TO DO
Locate the line with "What distance from the observer" in the material. Copy that line and each one after it, through the last, exactly and with nothing else.

RECORDS SHOWN
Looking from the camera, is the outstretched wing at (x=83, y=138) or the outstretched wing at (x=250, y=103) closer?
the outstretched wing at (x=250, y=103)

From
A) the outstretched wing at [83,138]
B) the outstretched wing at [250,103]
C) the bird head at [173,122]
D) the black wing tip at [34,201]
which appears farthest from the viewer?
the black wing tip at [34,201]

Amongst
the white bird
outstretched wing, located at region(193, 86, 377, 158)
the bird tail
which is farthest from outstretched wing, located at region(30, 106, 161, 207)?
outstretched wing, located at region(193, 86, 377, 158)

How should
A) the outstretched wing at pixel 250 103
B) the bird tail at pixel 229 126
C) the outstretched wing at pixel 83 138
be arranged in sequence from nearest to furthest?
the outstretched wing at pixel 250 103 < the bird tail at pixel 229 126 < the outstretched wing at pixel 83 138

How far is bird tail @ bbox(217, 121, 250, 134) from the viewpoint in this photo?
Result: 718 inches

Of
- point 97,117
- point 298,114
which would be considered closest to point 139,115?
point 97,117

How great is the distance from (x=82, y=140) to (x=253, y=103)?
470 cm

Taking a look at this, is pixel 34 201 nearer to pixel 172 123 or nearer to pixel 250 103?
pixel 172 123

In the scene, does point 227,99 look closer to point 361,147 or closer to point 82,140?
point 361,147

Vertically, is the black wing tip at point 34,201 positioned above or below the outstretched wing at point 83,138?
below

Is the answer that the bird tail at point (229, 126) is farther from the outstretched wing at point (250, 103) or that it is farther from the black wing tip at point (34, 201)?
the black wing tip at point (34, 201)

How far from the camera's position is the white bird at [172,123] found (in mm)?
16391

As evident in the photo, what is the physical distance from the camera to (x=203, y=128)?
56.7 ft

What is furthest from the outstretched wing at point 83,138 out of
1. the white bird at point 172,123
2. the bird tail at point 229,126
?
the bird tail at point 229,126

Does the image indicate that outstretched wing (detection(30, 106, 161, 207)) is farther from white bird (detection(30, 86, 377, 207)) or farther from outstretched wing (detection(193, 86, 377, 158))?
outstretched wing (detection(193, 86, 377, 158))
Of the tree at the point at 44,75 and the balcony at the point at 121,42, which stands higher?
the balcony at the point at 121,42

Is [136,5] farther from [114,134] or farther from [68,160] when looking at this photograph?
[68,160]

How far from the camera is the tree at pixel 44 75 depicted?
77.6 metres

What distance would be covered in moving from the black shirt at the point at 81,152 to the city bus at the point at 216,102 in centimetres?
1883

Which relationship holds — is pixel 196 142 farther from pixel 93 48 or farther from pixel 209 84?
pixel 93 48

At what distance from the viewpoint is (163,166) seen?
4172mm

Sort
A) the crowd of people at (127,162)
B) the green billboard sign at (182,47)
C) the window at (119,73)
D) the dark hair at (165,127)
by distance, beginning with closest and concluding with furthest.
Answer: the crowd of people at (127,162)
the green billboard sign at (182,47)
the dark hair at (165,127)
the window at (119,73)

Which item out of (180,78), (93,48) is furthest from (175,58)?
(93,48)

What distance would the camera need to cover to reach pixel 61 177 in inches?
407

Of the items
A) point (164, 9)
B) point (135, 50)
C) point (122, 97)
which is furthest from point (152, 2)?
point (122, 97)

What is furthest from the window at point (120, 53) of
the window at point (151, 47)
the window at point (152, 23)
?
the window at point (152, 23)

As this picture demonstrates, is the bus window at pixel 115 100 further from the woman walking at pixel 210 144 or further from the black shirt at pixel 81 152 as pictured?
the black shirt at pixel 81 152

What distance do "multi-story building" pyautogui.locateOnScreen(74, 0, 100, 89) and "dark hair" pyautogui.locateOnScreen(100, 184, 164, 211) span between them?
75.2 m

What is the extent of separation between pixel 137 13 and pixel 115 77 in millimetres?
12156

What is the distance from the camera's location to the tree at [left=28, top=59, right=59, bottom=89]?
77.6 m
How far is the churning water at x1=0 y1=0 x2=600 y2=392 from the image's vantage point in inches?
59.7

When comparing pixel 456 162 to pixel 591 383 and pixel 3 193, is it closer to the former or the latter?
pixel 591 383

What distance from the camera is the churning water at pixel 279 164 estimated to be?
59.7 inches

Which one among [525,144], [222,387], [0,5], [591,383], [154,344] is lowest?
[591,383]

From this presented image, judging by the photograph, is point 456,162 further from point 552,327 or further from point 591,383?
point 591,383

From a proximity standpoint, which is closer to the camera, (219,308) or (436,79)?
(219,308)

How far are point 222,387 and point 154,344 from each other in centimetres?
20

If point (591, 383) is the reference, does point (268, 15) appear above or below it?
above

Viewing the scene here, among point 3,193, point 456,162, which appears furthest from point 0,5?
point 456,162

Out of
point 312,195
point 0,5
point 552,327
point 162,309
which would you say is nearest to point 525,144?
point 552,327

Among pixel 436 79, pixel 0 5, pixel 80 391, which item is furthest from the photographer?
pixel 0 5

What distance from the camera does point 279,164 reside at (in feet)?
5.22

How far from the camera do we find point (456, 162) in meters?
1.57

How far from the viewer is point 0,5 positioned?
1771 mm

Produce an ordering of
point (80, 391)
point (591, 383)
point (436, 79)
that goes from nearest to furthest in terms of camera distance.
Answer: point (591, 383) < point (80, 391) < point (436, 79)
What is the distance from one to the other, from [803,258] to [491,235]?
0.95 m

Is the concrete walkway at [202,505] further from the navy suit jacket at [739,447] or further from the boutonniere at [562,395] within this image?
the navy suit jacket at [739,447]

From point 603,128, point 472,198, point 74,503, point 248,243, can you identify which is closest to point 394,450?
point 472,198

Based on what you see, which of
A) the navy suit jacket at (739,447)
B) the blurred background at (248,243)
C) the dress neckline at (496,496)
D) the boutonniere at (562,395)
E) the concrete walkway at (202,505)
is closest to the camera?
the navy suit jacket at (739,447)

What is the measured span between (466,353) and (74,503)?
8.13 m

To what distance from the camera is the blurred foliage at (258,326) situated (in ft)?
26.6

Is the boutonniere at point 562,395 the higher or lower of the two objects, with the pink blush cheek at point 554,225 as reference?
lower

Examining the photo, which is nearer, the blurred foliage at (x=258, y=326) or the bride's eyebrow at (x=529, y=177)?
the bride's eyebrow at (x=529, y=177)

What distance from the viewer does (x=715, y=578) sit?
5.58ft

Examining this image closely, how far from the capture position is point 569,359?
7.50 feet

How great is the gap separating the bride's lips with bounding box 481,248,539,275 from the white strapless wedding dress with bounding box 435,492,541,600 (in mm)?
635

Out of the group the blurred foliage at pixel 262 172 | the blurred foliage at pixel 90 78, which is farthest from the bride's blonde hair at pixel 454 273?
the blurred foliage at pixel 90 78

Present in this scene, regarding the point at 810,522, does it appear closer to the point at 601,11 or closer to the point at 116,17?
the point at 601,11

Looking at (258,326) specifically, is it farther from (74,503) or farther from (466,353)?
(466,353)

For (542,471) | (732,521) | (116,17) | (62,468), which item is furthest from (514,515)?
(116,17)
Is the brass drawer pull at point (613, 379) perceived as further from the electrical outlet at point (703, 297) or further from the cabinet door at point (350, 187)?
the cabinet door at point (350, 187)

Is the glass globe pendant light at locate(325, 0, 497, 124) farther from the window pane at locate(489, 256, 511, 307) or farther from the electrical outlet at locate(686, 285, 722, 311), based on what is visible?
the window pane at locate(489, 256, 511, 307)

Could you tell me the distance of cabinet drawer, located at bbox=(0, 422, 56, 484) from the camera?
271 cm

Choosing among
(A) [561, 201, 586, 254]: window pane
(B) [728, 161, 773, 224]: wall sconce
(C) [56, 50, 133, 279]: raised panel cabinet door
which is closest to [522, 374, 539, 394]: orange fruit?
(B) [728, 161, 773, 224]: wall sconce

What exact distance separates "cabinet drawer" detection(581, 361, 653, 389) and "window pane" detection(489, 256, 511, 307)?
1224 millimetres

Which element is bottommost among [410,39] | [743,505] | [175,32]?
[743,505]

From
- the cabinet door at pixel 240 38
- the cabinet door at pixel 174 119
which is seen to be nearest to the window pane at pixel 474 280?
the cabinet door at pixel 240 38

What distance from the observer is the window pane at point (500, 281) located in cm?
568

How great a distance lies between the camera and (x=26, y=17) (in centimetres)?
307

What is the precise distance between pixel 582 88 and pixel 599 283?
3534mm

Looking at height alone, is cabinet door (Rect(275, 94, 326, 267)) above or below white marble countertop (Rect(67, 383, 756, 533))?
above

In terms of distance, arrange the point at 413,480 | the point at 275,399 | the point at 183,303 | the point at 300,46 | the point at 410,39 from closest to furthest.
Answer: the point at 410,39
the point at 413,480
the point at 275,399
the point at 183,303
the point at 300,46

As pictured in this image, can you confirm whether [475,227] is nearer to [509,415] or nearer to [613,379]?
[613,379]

CORRECT RESPONSE
What distance from the observer is the window pane at point (500, 281) located in cm?
568

How great a distance lies between the camera and (x=26, y=17) (in centimetres)?
307

What is the precise distance between pixel 582 88 and pixel 599 283?
3534mm

Looking at height alone, is cabinet door (Rect(275, 94, 326, 267)) above or below white marble countertop (Rect(67, 383, 756, 533))?
above

In terms of distance, arrange the point at 413,480 | the point at 275,399 | the point at 183,303 | the point at 300,46 | the point at 410,39 from closest to furthest.
Answer: the point at 410,39
the point at 413,480
the point at 275,399
the point at 183,303
the point at 300,46

As pictured in this image, can you confirm whether [475,227] is nearer to [509,415] or nearer to [613,379]?
[613,379]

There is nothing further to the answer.